> _YOUR INSTRUCTIONS_: Without any images, write the data out exactly as it appears.

> _GIVEN DATA_:
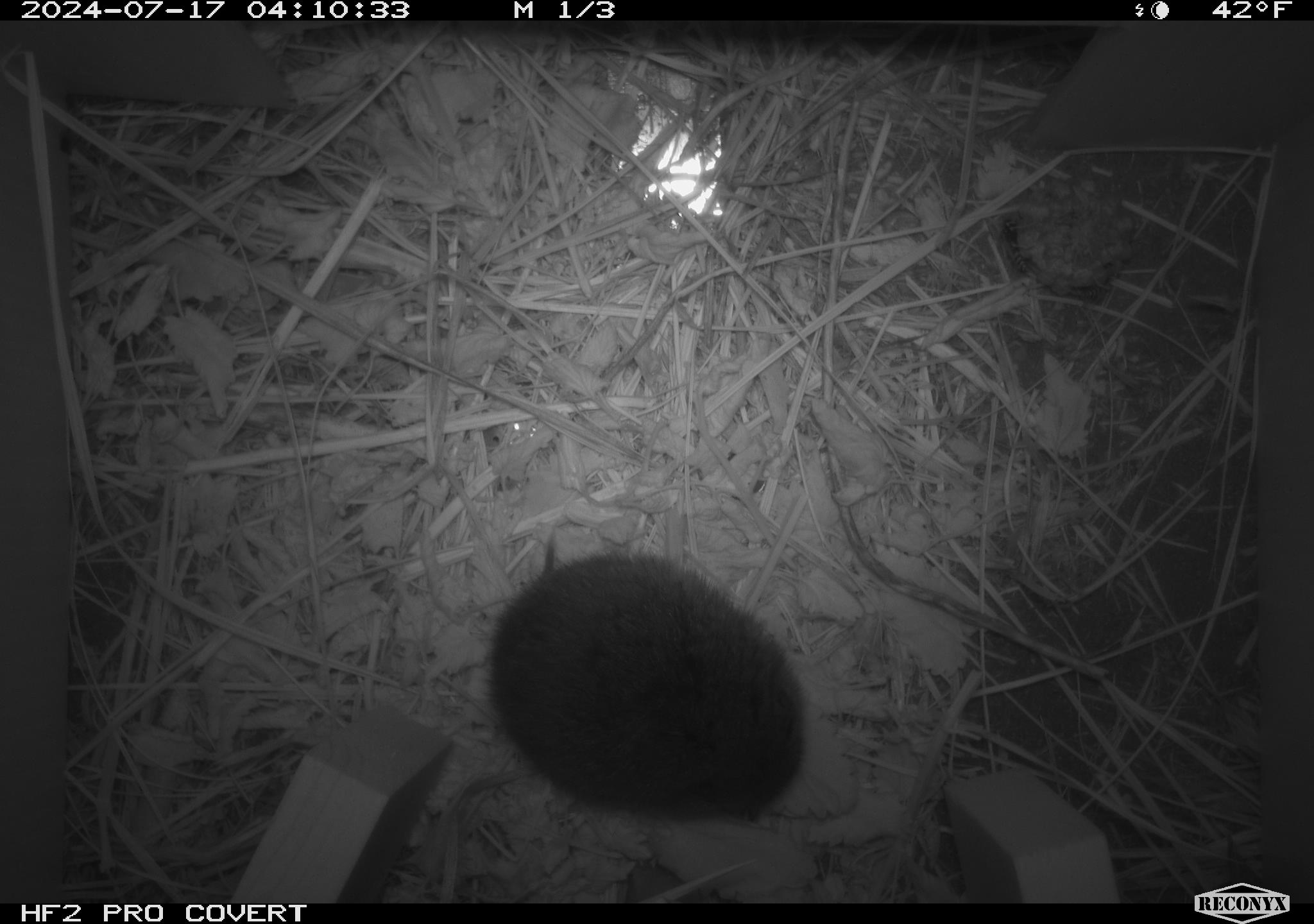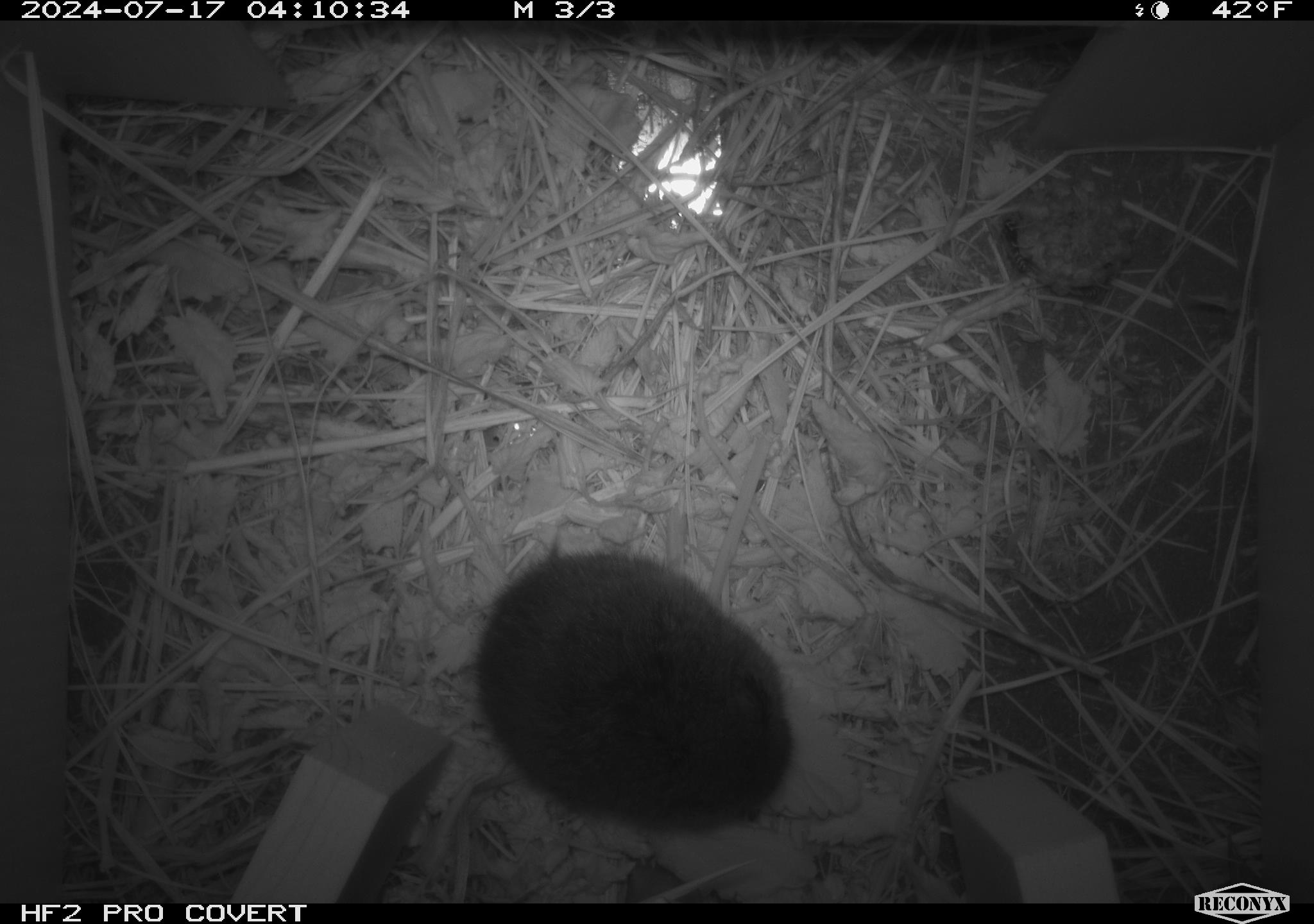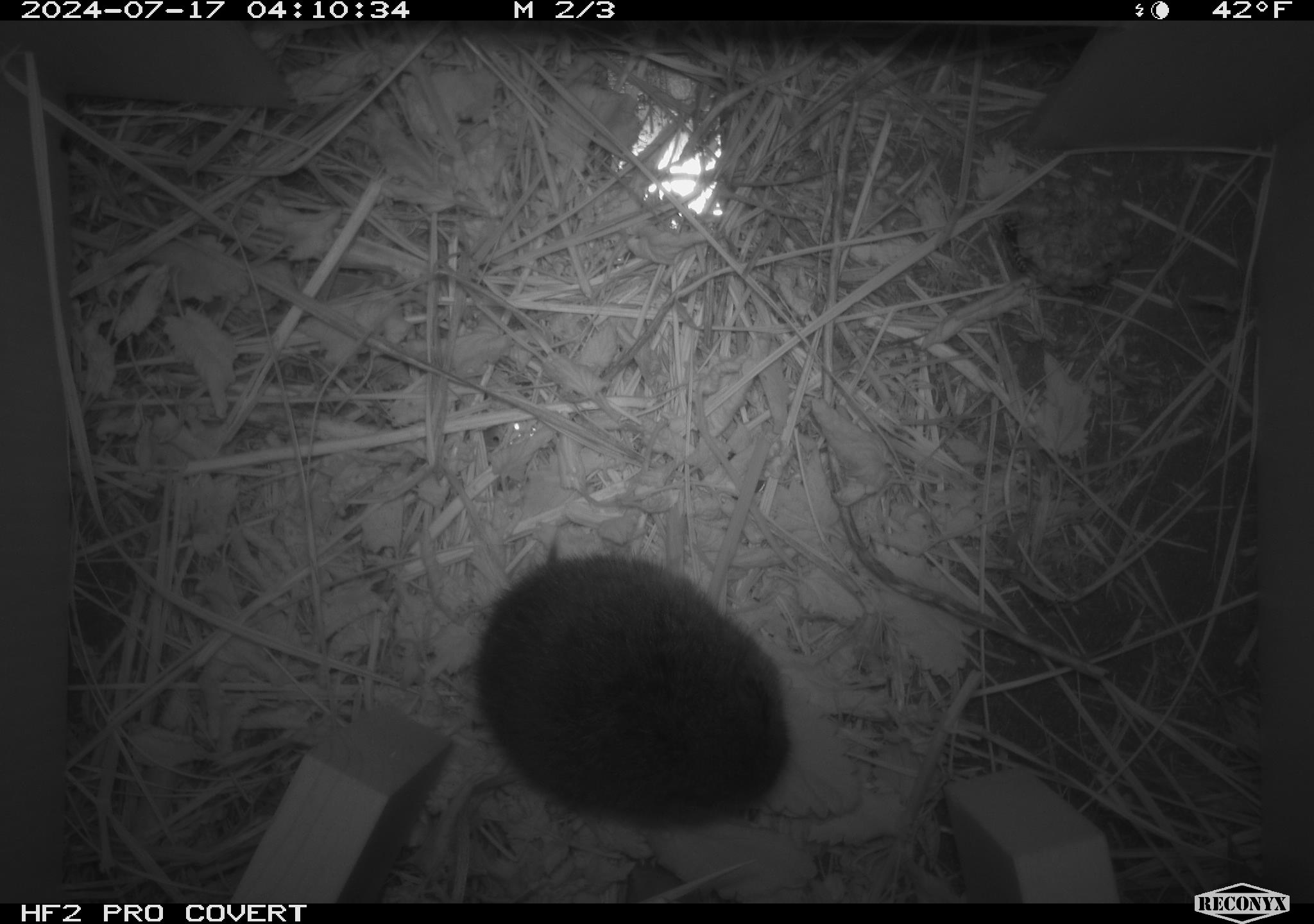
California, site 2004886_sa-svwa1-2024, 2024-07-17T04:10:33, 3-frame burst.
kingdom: Animalia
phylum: Arthropoda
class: Insecta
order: Hymenoptera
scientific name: Hymenoptera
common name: ants, bees, wasps, and sawflies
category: hymenoptera order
Hymenoptera order (ants, bees, wasps, and sawflies) (Hymenoptera).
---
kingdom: Animalia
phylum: Chordata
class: Mammalia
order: Rodentia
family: Cricetidae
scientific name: Arvicolinae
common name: voles, lemmings, and muskrats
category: arvicolinae subfamily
Arvicolinae subfamily (voles, lemmings, and muskrats) (Arvicolinae).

> _SOLUTION FOR THIS PROBLEM_:
California, site 2004886_sa-svwa1-2024, 2024-07-17T04:10:33, 3-frame burst.
kingdom: Animalia
phylum: Arthropoda
class: Insecta
order: Hymenoptera
scientific name: Hymenoptera
common name: ants, bees, wasps, and sawflies
category: hymenoptera order
Hymenoptera order (ants, bees, wasps, and sawflies) (Hymenoptera).
---
kingdom: Animalia
phylum: Chordata
class: Mammalia
order: Rodentia
family: Cricetidae
scientific name: Arvicolinae
common name: voles, lemmings, and muskrats
category: arvicolinae subfamily
Arvicolinae subfamily (voles, lemmings, and muskrats) (Arvicolinae).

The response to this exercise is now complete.